Después vamos a comer a un pequeño lago en la misma ciudad de Whistler llamado “lago perdido”. El lago no hace honor a su nombre, puesto que es donde pasan el domingo por la tarde los locales y turistas atraídos por el sol. A pesar de ello, como hay mucho sitio, en ningún momento tengo la impresión de que hay mucha gente. El lago en sí es muy bonito y se puede nadar muy bien, de los mejores hasta ahora. Cuando vamos a bañarnos nos llama la atención un pequeño recinto cercado en la parte izquierda de la playa, cerca de los cañaverales. Nos acercamos y resulta ser un refugio para ranas: ya hay varios cientos de ellas, algunas todavía renacuajos, otras con patas y cola, y otras ya ranitas. Parece ser, según reza un cartel explicativo, que durante el mes de agosto emigran desde este lago miles y miles de ranas; debe ser espectacular, aunque me quedo con la curiosidad de saber a dónde emigran todas esas ranas. Espero que no sea Francia, porque allí correrán la triste suerte de acabar en algún plato en compañía de caracoles.

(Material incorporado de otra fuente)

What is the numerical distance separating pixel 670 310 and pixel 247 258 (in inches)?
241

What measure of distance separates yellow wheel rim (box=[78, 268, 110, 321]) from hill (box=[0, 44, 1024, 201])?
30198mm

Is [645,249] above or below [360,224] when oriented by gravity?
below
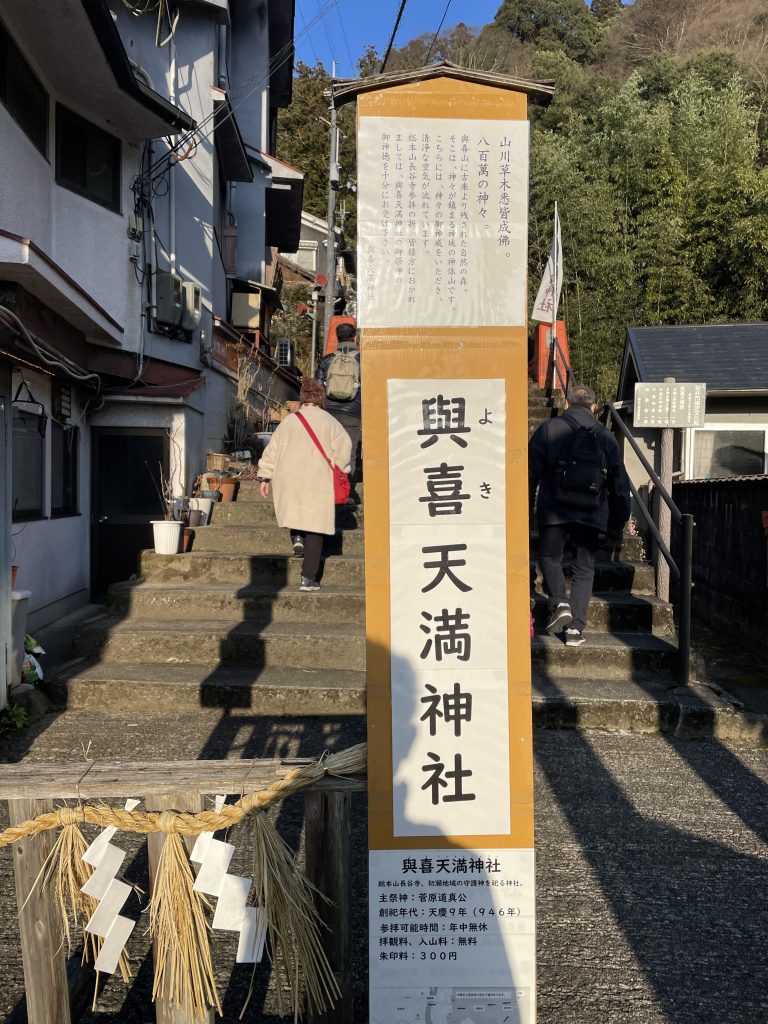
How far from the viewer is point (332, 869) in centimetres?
251

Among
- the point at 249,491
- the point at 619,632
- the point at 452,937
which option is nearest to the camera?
the point at 452,937

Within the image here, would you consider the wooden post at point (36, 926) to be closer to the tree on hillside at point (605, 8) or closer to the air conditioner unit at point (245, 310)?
the air conditioner unit at point (245, 310)

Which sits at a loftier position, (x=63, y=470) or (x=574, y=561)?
(x=63, y=470)

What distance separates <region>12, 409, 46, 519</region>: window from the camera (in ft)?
23.7

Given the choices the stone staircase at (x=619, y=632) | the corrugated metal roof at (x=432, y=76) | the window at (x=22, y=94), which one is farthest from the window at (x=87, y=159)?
the corrugated metal roof at (x=432, y=76)

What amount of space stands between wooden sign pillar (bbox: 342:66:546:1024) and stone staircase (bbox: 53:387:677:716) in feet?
10.7

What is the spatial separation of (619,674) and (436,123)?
462cm

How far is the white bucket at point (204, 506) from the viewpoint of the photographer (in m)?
8.59

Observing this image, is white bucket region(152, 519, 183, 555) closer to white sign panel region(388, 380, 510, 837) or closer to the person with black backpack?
the person with black backpack

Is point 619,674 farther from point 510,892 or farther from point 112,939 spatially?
point 112,939

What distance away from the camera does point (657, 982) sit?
2996 mm

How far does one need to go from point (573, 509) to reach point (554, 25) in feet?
166

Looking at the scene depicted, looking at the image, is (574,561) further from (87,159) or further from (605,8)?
(605,8)

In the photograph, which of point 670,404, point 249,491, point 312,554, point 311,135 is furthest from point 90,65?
point 311,135
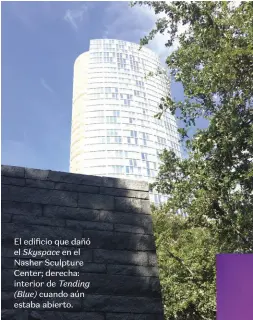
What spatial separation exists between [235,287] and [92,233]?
149 cm

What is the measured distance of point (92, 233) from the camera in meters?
3.60

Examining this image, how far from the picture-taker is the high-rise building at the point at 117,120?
277ft

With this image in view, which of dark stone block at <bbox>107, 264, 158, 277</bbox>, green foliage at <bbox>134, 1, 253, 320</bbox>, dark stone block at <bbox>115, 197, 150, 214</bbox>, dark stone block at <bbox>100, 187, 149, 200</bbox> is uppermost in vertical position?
green foliage at <bbox>134, 1, 253, 320</bbox>

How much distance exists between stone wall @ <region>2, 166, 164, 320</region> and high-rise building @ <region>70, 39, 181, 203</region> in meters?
78.1

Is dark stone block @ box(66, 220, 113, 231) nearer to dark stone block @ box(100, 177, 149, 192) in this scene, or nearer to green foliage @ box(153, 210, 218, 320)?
dark stone block @ box(100, 177, 149, 192)

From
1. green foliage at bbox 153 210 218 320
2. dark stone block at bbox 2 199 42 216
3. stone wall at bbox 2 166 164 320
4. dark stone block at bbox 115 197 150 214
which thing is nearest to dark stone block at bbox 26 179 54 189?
stone wall at bbox 2 166 164 320

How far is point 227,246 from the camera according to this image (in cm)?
857

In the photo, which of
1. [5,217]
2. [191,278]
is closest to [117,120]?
[191,278]

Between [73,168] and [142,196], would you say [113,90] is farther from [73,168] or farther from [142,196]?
[142,196]

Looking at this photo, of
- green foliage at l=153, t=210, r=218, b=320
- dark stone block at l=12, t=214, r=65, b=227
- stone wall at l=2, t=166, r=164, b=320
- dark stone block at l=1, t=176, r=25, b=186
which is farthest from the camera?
green foliage at l=153, t=210, r=218, b=320

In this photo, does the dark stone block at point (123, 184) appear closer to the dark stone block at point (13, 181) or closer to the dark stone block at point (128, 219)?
the dark stone block at point (128, 219)

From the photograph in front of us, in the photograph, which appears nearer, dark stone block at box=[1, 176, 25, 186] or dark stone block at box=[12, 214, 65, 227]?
dark stone block at box=[12, 214, 65, 227]

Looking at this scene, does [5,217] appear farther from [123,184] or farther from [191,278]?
[191,278]

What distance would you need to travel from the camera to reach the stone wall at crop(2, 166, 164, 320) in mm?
3322
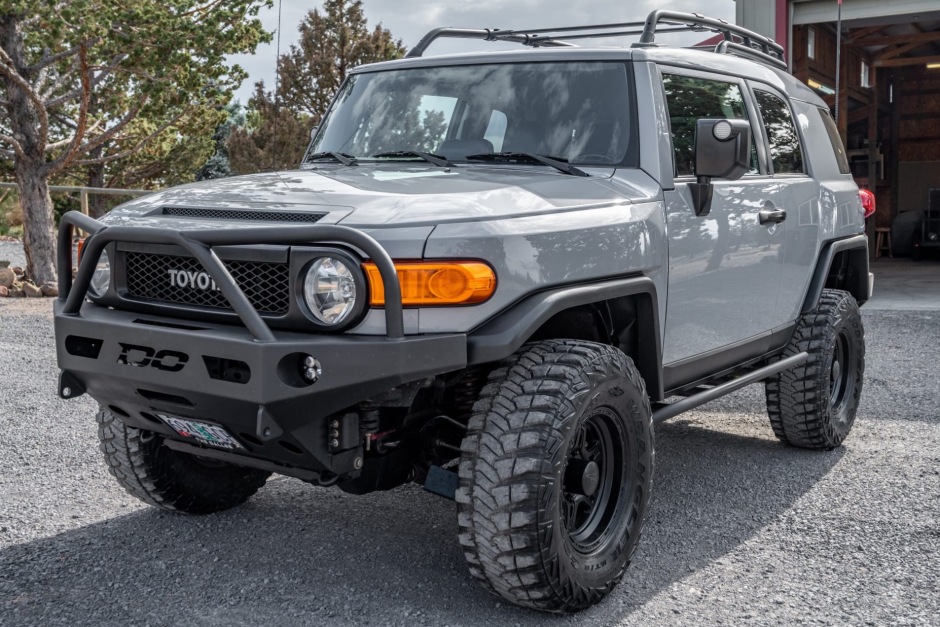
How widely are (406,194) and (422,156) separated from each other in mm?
923

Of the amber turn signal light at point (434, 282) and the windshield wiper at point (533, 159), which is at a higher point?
the windshield wiper at point (533, 159)

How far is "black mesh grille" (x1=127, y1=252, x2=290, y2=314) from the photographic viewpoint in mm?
3152

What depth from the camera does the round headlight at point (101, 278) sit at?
3.59 metres

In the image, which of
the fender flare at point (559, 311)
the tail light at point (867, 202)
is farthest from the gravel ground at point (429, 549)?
the tail light at point (867, 202)

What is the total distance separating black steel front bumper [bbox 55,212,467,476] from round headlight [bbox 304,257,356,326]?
0.07m

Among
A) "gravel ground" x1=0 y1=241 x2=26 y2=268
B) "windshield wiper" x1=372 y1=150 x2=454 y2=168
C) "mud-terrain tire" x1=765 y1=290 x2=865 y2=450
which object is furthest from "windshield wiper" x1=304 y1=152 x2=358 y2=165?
"gravel ground" x1=0 y1=241 x2=26 y2=268

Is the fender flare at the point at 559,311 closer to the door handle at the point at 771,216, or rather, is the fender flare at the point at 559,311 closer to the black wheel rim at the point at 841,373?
the door handle at the point at 771,216

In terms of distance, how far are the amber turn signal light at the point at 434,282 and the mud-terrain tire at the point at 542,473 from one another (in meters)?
0.40

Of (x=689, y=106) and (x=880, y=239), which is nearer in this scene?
(x=689, y=106)

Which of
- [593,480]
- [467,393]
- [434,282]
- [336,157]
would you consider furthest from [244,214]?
[593,480]

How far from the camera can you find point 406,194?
338 cm

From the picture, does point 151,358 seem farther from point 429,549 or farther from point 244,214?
point 429,549

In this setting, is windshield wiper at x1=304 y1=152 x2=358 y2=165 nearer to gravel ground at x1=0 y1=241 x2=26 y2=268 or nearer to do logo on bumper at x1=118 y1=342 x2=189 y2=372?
do logo on bumper at x1=118 y1=342 x2=189 y2=372

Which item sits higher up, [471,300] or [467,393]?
[471,300]
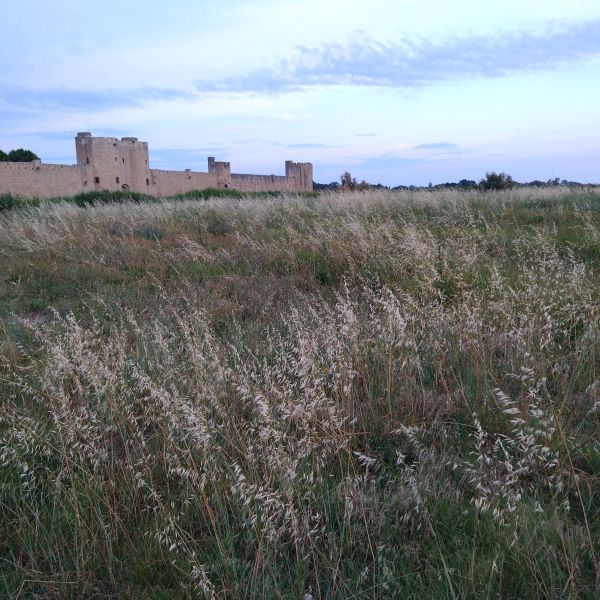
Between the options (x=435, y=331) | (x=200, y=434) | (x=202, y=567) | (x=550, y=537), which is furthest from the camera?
(x=435, y=331)

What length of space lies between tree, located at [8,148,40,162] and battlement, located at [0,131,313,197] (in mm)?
3835

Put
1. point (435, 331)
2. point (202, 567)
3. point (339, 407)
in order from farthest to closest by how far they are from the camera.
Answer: point (435, 331), point (339, 407), point (202, 567)

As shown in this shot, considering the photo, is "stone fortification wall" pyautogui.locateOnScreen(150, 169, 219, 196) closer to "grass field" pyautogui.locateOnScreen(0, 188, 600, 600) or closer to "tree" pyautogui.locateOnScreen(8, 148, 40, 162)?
"tree" pyautogui.locateOnScreen(8, 148, 40, 162)

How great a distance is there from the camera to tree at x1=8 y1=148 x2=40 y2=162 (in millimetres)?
41062

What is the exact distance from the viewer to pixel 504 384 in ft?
9.22

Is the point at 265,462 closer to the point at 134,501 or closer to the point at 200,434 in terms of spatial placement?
the point at 200,434

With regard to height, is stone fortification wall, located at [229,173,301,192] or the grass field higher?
stone fortification wall, located at [229,173,301,192]

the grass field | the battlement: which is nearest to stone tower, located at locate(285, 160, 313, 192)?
the battlement

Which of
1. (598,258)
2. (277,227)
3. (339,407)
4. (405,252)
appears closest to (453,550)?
(339,407)

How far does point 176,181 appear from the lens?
47.5 meters

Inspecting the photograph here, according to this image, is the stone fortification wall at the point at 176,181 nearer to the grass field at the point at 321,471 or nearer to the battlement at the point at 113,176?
the battlement at the point at 113,176

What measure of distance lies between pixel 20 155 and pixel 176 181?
1210cm

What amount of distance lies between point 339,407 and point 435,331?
3.63 feet

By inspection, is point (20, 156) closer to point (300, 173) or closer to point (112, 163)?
point (112, 163)
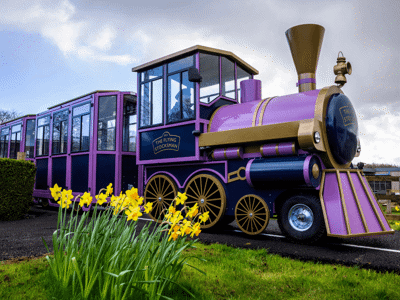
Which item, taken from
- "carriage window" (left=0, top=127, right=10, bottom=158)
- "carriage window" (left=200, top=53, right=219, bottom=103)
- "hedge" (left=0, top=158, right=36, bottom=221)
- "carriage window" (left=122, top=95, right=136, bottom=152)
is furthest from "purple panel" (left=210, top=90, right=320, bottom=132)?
"carriage window" (left=0, top=127, right=10, bottom=158)

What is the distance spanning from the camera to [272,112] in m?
5.24

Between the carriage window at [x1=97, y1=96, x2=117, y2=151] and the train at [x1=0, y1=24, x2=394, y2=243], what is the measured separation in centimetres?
49

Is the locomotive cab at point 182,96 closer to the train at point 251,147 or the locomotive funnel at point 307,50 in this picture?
the train at point 251,147

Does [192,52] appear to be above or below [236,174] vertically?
above

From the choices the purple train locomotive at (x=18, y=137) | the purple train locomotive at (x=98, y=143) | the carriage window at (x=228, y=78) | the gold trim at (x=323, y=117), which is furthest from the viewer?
the purple train locomotive at (x=18, y=137)

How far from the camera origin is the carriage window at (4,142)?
13.0 m

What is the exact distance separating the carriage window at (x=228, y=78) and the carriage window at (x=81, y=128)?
4112mm

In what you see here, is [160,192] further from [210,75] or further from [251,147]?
[210,75]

Cuando ya empieza hacer frío subimos a la furgoneta y nos vamos hasta el próximo camping, las cataratas de Nairn, donde pasaremos esta noche. Llegamos ya tarde y cansados, de manera que hacemos una cena rápida sobre la hoguera y dejamos la visita a las cataratas propiamente dichas para mañana.
En este camping no hay agua corriente, sino de pozo, y para sacarla hay que bombear con una manivela. Los niños, que nunca quieren ir a buscar agua con las garrafas de 5 litros, de repente sienten irresistiblemente atraídos por la técnica del bombeo, así que no paran de ir y venir a la fuente para todo lo que haga falta (y no se les rompe el cántaro).
Al oscurecer vamos a ver el río y luego a la cama.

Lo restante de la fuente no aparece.